Publication year - 1999
Publication title -
annals of neurology
Language(s) - English
Resource type - Journals
SCImago Journal Rank - 4.764
H-Index - 296
eISSN - 1531-8249
pISSN - 0364-5134
DOI - 10.1002/1531-8249(199912)46:6<916::aid-ana16>3.0.co;2-r
Subject(s) - heteroplasmy , mitochondrial encephalomyopathy , mitochondrial dna , melas syndrome , lactic acidosis , muscle biopsy , mitochondrial disease , mitochondrial myopathy , biology , mitochondrial encephalomyopathies , mutation , genetics , chronic progressive external ophthalmoplegia , pathology , gene , medicine , biopsy , endocrinology
We report on 4 male patients with clinical, radiological, and muscle biopsy findings typical of the mitochondrial encephalomyopathy with lactic acidosis and stroke‐like episodes (MELAS) phenotype.
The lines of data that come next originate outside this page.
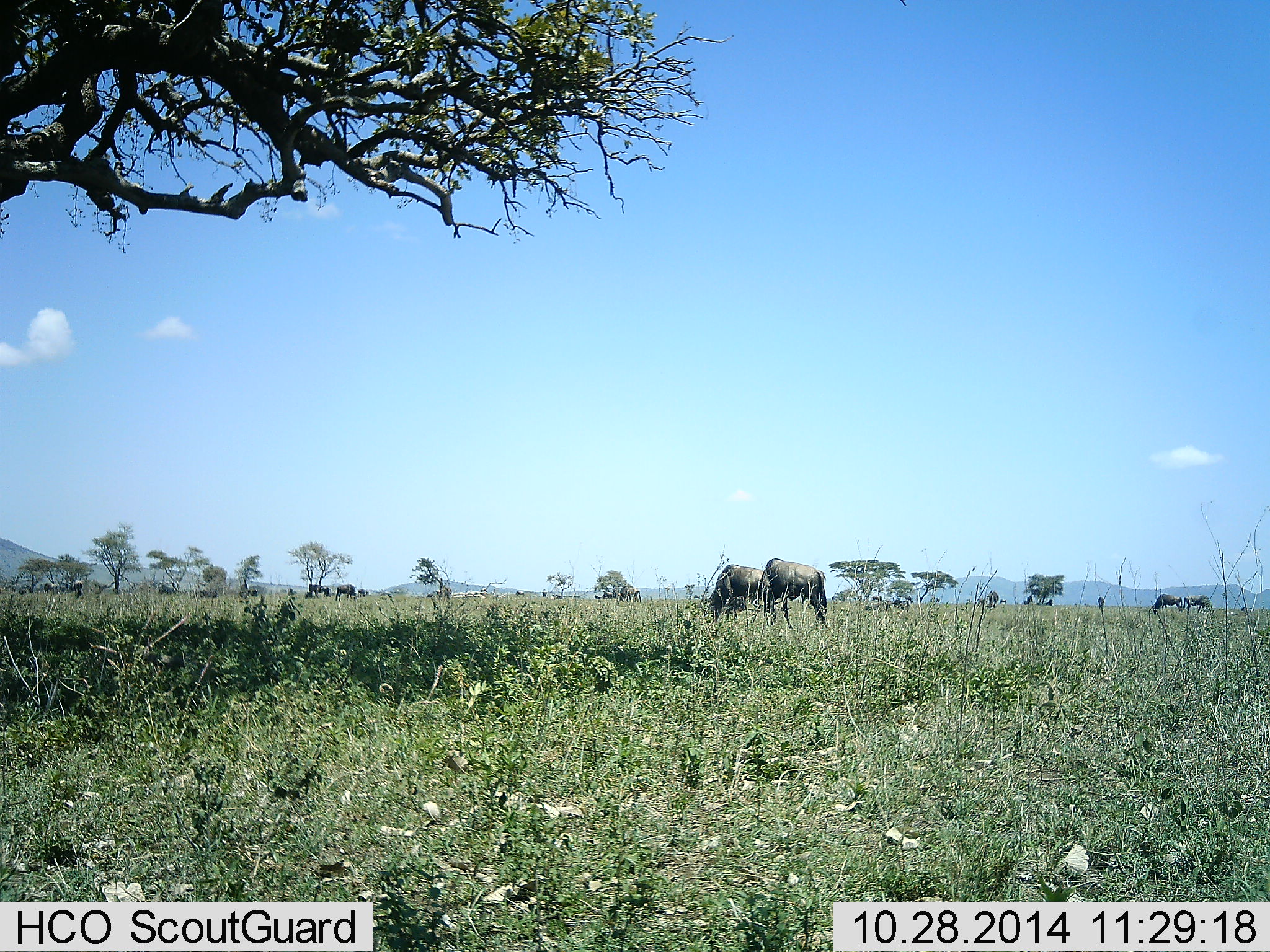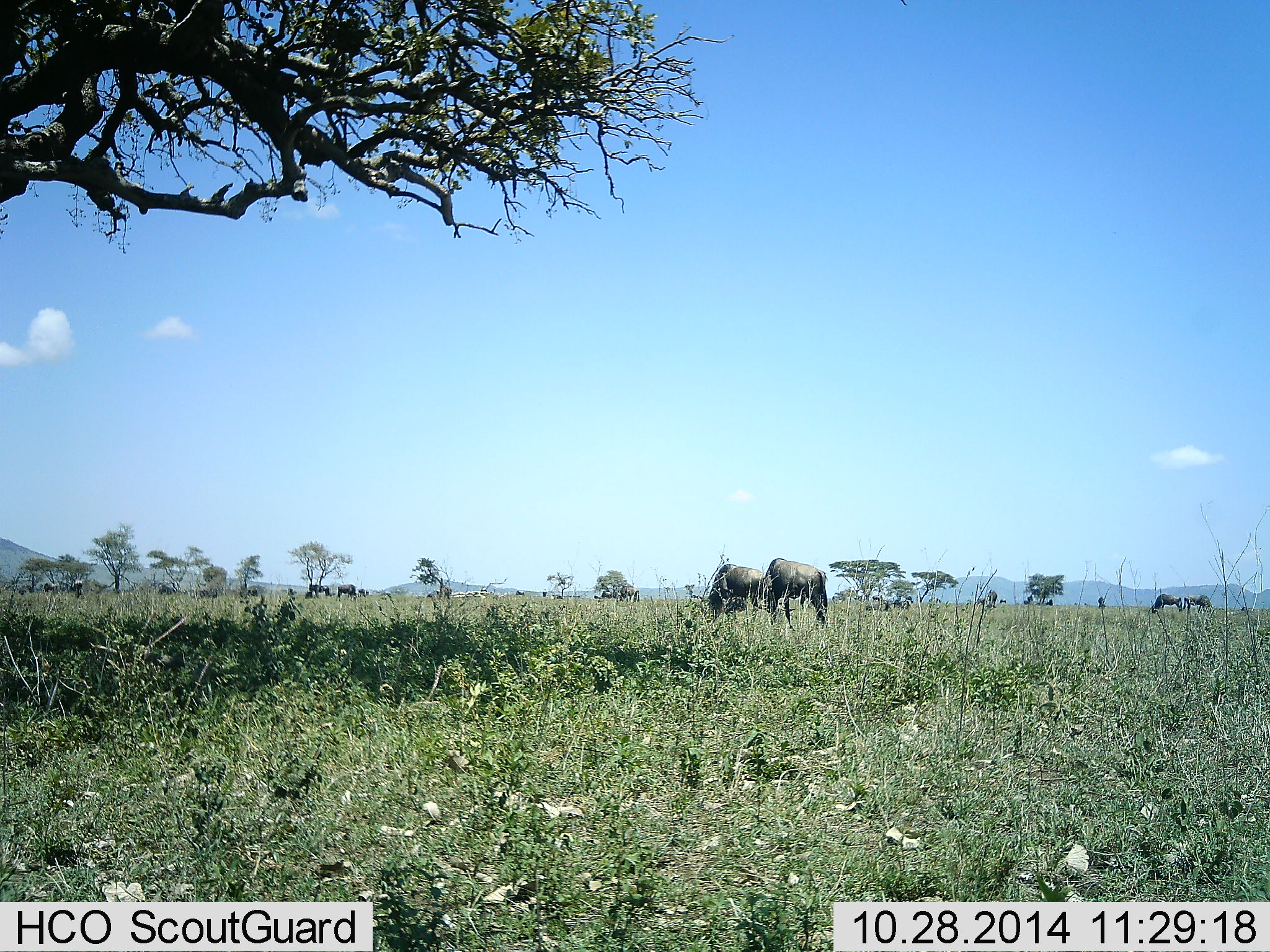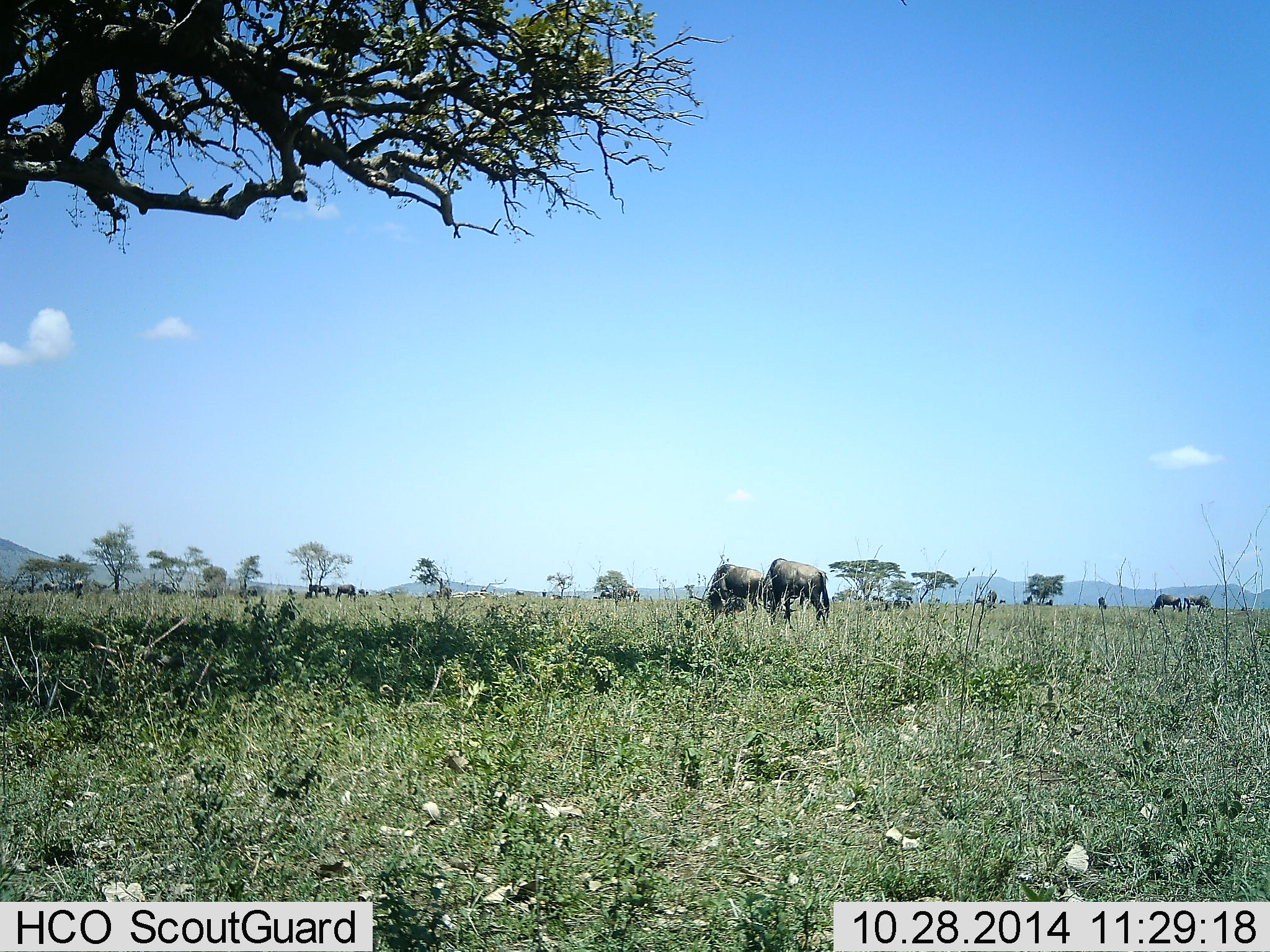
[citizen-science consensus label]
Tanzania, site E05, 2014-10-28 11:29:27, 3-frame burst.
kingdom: Animalia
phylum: Chordata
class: Mammalia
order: Artiodactyla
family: Bovidae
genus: Connochaetes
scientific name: Connochaetes taurinus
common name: blue wildebeest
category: wildebeest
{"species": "wildebeest (blue wildebeest) (Connochaetes taurinus)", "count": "11-50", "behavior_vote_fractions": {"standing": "30%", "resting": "0%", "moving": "10%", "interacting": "10%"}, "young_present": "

Skeletal muscle mitochondrial DNA (mtDNA) analysis showed that all patients harbored a heteroplasmic G13513A mutation in the ND5 subunit gene. One of these cases (Patient 1) presented with symptoms characteristic of Leber's hereditary optic neuropathy (LHON) 2 years before the first stroke‐like episode. Quantitative analysis in several postmortem tissue sections showed that the relative proportions of mutant mtDNA were generally lower than those reported with other pathogenic mtDNA mutations. Single‐fiber polymerase chain reaction studies demonstrated significantly higher amounts of mutant mtDNA in ragged red fibers (RRFs) compared with non‐RRFs. This study indicates that the G13513A transition is likely to be pathogenic, that it can cause an LHON/MELAS overlap syndrome, and that it may be a more frequent cause of MELAS than previously recognized.